EXERCISE BRIEF - Recast the data as a Markdown table with the columns No. and Line, starting at the line that contains "How much physical" and ending at the line that contains "Answer: the shadow". Give each nonblank line its own numbered row and leave out blank lines.

DATA ROWS -
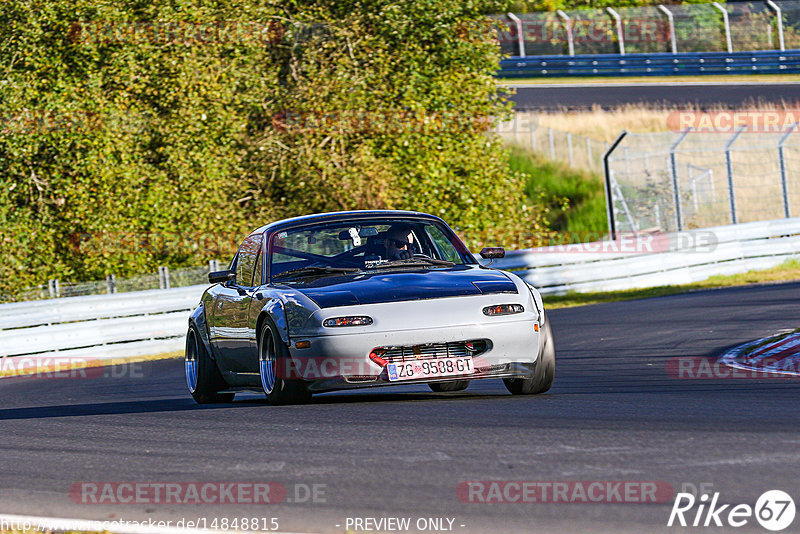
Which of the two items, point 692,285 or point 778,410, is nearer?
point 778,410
...
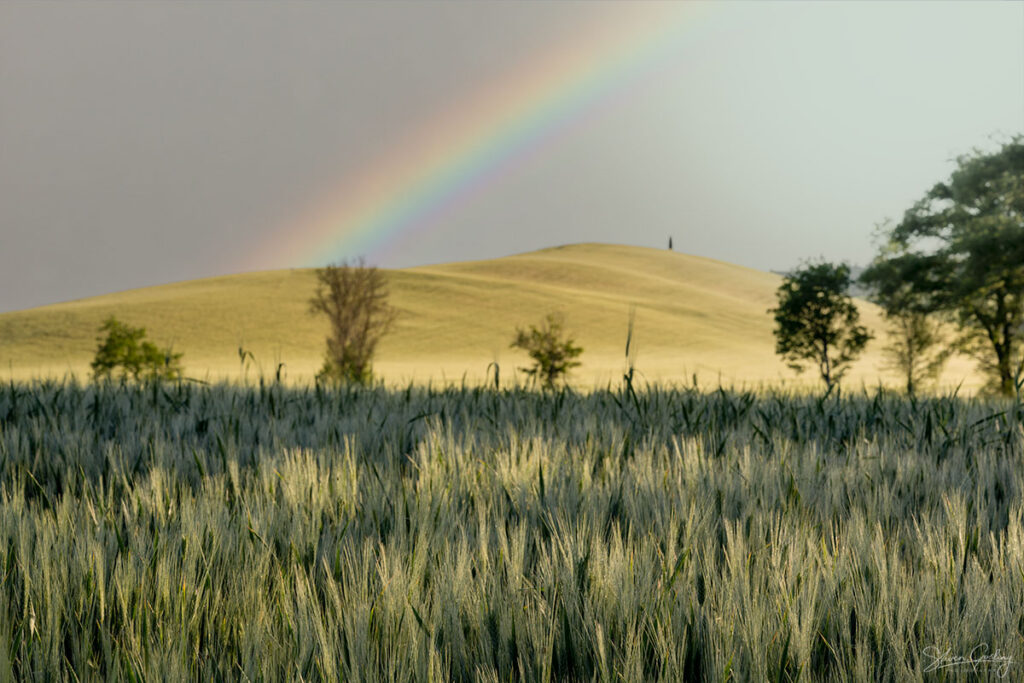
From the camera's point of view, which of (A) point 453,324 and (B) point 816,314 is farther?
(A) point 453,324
---
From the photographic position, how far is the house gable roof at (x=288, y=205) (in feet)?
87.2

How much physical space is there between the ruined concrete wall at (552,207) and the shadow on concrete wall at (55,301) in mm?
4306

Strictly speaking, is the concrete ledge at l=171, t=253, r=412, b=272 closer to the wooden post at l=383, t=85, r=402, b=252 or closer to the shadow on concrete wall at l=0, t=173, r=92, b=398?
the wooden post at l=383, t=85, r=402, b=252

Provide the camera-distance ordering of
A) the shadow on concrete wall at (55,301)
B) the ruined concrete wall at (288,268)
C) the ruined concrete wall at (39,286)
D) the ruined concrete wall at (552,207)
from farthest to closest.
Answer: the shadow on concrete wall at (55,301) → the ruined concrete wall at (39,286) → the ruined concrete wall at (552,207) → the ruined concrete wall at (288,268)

SOLUTION -
| No. | Line |
|---|---|
| 1 | How much physical space is there between the ruined concrete wall at (552,207) and the shadow on concrete wall at (55,301) in mm? |
| 2 | 4306 |
| 3 | Strictly speaking, is the concrete ledge at l=171, t=253, r=412, b=272 closer to the wooden post at l=383, t=85, r=402, b=252 or closer to the shadow on concrete wall at l=0, t=173, r=92, b=398? |
| 4 | the wooden post at l=383, t=85, r=402, b=252 |
| 5 | Provide the camera-distance ordering of |
| 6 | A) the shadow on concrete wall at (55,301) |
| 7 | B) the ruined concrete wall at (288,268) |
| 8 | C) the ruined concrete wall at (39,286) |
| 9 | D) the ruined concrete wall at (552,207) |
| 10 | from farthest to closest. |
| 11 | Answer: the shadow on concrete wall at (55,301) → the ruined concrete wall at (39,286) → the ruined concrete wall at (552,207) → the ruined concrete wall at (288,268) |